In this analysis, SP1, SP2, and SP3 represent the first, second, and third P-frames, respectively, within the sub-GOP, where SP2 corresponds to the IP frame. Similarly, SB1, SB2, and SB3 represent the first, second, and third B-frames, where SB2 corresponds to the IB frame. Furthermore, SP and SB denote single-compressed P-frames and B-frames, respectively, while DP and DB denote double-compressed P-frames and B-frames. The frame numbering (e.g., DP1, DP2, DP3 for double-compressed P-frames and DB1, DB2, DB3 for double-compressed B-frames) is consistent with their single-compressed counterparts (SP and SB), reflecting the same positional structure within the sub-GOP. In order to simplify the explanation, only sub-GOPs where the IP or IB frame is located at position 2 were considered; therefore, both IP and IB frames are always positioned at the center of their respective sequences in this analysis.

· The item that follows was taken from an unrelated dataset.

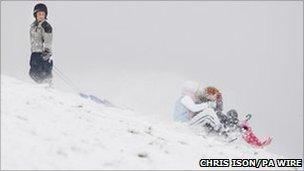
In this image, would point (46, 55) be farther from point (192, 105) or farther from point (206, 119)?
point (206, 119)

The bottom-left graph displays the distribution of CU types in B-frames. In double-compressed videos, the proportion of intra-coded CUs (BI) rises to alter the initial IB frame, while skip-coded CUs (BS) and inter-coded CUs with past motion vectors (BP) decrease, and inter-coded CUs with future motion vectors (BF) increase in the third frame. This behavior is in line with what was reported by Vazquez et al. [9], where prediction errors introduced during the first encoding are compensated by an increased proportion of intra-coded components during re-encoding.

Additionally, the P-frame following the sub-GOP exhibits characteristics similar to the IB frame, resulting in increased inter-prediction dependency, which leads to a decrease in BP and an increase in BF. Furthermore, increased intra-prediction leads to higher luminance and chrominance values.

4.2. Model Architecture

The feature vectors are fed into a Bi-LSTM classifier, effectively capturing forward and backward dependencies in sequential data. This architecture allows the LSTM to detect both spatial anomalies within and temporal anomalies between frames. Traditional neural networks, such as fully connected or convolutional networks, lack mechanisms to retain temporal information, making them less suited for sequential data modeling. In contrast, the Bi-LSTM is well-suited for identifying compression-induced changes between frames, offering high robustness in detecting double compression (see Table 3 for the detailed layer configuration). To ensure consistent scaling, Min-Max normalization was applied, adjusting each feature to a range of 0 to 1. Model performance was evaluated using cross-validation on the training set, and the model with the highest cross-validation accuracy was selected to evaluate the test data.

To implement our double compression detection, we designed a Bi-LSTM classifier that combines CNN and LSTM layers (the complete configuration is summarized in Table 3). First, the model utilizes two one-dimensional convolutional layers, where the input is processed to extract local features. The first convolutional layer has 28 input channels and 64 output channels, with a kernel size of 3 and a stride of 1, while the second layer has 64 input channels and 128 output channels, also with a kernel size of 3 and a stride of 1. Both convolutional layers are followed by a ReLU activation function, adding non-linearity and enhancing the model’s capacity to capture complex feature patterns.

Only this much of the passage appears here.